Listing of spatial reasoning questions
============================================================

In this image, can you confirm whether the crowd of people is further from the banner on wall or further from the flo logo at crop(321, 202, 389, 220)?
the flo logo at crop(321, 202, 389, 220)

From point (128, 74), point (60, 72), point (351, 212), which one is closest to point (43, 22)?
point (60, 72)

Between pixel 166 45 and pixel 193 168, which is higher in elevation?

============================================================

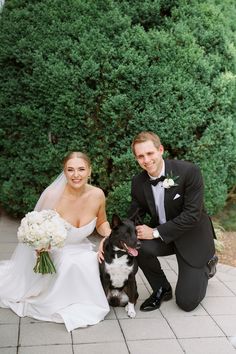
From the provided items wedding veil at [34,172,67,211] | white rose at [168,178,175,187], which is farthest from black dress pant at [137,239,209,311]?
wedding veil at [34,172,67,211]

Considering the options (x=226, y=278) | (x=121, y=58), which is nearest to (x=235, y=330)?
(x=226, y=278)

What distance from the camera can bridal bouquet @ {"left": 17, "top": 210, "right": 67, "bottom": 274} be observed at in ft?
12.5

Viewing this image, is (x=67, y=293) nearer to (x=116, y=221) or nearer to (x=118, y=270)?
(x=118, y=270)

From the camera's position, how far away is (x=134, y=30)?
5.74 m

============================================================

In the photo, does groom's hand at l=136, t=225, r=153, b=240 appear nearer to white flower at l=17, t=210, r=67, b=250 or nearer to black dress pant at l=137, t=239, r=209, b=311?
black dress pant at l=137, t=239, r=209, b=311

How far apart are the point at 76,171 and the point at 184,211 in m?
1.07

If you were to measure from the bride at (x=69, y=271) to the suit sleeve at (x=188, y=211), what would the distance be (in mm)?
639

============================================================

→ TASK INSTRUCTIONS
Please count how many lines in the listing above contain the word "which", matching case exactly, and reply with only that number.

→ ANSWER TO THIS EXERCISE
4